Delight Springs

Sunday, February 2, 2025

Flow redux

Socially mediated distraction via iPhone isn't the form of attentive flow we need.

"When psychologist Mihaly Csikszentmihalyi wrote more than twenty years ago about “flow”—that state of being in which someone is so involved in an activity “that nothing else seems to matter”—he argued, “Attention is our most important tool in the task of improving the quality of experience.” We might believe that our attempts to fill our interstitial time with mediated distractions qualify as an effort to optimize our experiences under less than optimal conditions. But the concept of flow needs to be revisited in an era of smart machines."

"The Extinction of Experience: Being Human in a Disembodied World" by Christine Rosen: https://a.co/bNObLyT

Russell’s happy merger

"Make your interests gradually wider and more impersonal, until bit by bit the walls of the ego recede, and your life becomes increasingly merged in the universal life." — BertrandRussell, The Conquest of Happiness

I agree with Russell in spirit, but "personal transcendence" requires at least enough ego to generate those wider interests.

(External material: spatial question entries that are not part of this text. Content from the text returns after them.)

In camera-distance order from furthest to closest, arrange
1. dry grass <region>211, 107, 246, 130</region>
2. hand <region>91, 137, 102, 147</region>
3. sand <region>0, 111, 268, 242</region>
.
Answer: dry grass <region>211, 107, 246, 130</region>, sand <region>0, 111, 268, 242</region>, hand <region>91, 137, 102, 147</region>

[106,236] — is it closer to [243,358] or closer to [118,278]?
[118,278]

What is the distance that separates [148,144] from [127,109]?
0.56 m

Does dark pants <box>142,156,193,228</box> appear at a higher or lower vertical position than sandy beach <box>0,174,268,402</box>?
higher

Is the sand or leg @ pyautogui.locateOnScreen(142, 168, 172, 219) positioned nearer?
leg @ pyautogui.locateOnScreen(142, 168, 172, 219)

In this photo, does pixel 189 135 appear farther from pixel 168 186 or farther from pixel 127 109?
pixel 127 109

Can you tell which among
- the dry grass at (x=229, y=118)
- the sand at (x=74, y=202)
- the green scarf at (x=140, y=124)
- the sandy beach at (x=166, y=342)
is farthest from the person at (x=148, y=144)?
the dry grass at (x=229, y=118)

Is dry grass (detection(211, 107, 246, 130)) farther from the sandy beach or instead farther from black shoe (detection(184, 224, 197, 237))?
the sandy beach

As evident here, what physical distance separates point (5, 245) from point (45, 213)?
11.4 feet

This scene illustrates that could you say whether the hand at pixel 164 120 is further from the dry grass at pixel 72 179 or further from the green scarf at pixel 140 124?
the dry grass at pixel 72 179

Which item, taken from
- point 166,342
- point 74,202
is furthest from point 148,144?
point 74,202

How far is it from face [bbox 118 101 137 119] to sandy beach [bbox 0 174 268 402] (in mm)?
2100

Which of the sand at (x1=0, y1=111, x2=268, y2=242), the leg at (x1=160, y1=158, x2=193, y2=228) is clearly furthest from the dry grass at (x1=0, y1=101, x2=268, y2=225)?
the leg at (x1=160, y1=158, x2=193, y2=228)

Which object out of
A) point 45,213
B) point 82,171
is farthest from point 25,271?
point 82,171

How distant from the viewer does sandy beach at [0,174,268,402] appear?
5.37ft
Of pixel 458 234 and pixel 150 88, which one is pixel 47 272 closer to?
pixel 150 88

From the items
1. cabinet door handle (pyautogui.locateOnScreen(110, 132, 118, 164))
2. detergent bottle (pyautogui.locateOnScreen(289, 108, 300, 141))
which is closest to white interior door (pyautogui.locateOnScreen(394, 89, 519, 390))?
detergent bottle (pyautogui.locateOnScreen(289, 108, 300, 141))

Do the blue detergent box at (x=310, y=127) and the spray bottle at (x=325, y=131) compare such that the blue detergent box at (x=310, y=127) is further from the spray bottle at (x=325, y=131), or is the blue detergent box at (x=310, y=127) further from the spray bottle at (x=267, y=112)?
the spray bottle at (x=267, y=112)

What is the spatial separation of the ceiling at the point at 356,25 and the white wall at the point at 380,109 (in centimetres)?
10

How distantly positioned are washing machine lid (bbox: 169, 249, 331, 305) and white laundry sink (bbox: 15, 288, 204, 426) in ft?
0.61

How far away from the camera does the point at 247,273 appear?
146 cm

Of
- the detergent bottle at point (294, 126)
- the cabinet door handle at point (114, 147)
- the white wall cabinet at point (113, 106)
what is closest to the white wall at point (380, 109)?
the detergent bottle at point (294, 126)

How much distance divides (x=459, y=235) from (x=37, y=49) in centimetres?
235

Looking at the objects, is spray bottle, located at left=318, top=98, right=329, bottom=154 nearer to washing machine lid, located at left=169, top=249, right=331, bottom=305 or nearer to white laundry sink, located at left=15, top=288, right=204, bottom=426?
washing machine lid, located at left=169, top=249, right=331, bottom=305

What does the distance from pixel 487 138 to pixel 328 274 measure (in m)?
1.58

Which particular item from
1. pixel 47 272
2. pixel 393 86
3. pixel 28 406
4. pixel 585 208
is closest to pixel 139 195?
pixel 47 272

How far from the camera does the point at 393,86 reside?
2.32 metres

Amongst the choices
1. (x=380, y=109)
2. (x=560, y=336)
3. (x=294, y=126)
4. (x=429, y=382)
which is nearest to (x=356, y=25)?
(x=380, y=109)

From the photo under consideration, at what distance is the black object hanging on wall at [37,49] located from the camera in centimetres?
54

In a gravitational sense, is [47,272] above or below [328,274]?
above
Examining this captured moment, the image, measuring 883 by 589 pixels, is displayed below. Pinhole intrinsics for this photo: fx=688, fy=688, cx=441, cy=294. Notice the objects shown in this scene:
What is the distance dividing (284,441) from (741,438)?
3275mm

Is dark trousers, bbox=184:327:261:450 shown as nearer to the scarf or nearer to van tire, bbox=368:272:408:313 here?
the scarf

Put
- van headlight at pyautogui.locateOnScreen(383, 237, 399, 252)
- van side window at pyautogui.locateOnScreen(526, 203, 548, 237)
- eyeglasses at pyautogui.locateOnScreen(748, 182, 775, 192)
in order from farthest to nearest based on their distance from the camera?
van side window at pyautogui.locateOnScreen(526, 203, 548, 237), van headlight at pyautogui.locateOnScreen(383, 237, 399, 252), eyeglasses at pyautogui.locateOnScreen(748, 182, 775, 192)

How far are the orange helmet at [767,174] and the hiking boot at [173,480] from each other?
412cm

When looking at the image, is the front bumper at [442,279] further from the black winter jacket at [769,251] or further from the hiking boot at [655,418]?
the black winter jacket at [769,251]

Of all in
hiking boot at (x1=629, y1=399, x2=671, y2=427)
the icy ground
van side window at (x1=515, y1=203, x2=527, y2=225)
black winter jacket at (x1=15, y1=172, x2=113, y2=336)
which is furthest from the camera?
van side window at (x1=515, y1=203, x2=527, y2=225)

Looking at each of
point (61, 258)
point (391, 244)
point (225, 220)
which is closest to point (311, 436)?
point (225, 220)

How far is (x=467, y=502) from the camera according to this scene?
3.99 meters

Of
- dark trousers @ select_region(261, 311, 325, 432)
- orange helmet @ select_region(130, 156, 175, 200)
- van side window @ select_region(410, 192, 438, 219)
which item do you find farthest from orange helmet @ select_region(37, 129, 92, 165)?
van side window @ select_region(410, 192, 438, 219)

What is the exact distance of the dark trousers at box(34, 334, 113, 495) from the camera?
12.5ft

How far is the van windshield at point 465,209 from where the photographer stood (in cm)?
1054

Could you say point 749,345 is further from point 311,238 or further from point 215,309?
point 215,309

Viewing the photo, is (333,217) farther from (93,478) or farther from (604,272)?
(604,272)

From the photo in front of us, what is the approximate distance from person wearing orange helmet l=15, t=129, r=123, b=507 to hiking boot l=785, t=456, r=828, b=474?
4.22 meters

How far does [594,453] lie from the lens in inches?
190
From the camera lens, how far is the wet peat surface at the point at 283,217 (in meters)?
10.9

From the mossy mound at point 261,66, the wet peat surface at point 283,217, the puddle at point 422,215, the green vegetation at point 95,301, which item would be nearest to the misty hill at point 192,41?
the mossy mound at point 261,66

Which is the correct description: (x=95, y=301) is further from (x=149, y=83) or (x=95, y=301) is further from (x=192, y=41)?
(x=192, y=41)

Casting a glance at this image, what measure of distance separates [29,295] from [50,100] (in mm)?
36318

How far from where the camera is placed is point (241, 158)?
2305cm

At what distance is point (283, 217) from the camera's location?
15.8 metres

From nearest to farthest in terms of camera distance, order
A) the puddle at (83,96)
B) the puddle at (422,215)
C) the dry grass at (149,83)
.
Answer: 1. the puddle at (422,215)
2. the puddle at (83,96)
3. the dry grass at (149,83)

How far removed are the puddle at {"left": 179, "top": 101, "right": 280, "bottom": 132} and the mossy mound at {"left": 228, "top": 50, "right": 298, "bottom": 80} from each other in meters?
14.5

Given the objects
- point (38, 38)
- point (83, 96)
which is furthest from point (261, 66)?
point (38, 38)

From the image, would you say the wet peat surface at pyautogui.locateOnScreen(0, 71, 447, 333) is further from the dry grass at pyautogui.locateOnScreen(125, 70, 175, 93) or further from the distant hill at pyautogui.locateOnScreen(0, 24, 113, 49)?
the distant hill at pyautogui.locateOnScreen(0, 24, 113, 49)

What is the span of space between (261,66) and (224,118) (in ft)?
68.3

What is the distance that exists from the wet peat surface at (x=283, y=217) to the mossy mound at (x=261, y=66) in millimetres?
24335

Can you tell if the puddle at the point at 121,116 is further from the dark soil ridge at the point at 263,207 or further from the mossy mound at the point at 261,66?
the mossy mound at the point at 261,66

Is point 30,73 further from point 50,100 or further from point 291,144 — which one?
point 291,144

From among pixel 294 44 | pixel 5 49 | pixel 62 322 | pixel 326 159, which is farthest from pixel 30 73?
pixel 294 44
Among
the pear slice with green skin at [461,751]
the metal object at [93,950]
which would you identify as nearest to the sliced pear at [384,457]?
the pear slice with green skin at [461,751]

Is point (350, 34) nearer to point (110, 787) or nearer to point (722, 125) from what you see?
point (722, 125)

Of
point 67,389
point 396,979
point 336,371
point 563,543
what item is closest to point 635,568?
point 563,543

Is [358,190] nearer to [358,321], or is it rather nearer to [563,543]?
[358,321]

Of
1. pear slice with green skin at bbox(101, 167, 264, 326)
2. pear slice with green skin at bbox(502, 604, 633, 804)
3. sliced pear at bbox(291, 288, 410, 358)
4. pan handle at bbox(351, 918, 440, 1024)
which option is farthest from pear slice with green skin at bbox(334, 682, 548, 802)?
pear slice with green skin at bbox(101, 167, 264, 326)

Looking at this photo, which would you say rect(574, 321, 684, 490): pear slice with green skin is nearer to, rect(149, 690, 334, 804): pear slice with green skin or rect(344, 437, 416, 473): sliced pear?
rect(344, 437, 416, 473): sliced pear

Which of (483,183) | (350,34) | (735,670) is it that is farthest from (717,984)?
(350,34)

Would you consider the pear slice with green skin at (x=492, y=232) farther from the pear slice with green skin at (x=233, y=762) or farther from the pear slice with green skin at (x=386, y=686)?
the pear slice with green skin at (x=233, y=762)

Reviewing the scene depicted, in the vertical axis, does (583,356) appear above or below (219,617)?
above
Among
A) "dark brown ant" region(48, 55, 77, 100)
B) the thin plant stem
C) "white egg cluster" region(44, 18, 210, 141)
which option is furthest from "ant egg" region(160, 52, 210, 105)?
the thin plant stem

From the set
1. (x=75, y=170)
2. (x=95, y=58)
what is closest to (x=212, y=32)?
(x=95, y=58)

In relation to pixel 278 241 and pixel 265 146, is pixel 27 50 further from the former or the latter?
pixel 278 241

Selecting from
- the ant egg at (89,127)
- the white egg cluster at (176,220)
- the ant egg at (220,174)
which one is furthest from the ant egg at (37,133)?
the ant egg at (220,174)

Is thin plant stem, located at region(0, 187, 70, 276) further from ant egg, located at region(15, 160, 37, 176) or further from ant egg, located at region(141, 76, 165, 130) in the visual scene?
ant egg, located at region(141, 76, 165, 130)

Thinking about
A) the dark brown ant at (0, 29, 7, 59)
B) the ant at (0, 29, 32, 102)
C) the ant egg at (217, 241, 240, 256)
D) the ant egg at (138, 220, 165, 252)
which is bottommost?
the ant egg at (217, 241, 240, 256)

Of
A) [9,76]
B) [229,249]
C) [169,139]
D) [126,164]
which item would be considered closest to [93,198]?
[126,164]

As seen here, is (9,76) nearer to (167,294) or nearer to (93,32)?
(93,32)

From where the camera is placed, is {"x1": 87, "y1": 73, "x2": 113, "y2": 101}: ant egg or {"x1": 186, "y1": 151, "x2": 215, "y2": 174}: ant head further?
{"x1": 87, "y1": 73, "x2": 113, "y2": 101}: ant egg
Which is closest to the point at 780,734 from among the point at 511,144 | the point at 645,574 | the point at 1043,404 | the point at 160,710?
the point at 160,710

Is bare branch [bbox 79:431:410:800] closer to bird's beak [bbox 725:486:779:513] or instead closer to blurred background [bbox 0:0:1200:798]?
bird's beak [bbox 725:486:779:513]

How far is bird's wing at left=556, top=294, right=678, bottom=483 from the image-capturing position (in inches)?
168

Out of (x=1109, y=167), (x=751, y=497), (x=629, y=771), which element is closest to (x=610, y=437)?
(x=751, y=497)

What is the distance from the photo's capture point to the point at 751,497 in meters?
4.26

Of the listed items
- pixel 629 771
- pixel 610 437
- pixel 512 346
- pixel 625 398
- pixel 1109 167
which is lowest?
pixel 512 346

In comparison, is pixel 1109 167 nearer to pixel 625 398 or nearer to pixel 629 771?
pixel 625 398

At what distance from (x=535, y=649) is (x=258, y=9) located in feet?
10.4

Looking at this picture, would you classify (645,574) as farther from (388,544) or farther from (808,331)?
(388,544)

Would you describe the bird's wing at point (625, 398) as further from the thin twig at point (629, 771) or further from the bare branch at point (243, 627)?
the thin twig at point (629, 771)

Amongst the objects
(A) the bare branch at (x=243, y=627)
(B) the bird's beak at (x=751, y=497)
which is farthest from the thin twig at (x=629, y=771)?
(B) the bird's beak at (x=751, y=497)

I'd say you should make your interests personal and expansive. Inclusive. Connective. "Larger than yourself." Pretty sure that's what he meant anyway. Impersonal means more than merely  personal. Interpersonal. We don't need zero ego, we need a social ego that bonds us with our species and with the future of life. That's how you transcend time and mortality. Or try.

Note: he says not that the ego recedes but that its walls do.  They become permeable. The self doesn't disappear, it grows and becomes part of "universal life." The trick is to feel and embody that before shedding mortal form. It's Peter Ackroyd's "trans-end-dance, a.k.a. the dance of death" (Plato Papers).

Maria Popova: Bertrand Russell died on this day in 1970, having lived nearly a century and won the Nobel Prize, leaving us his immortal wisdom on how to grow old.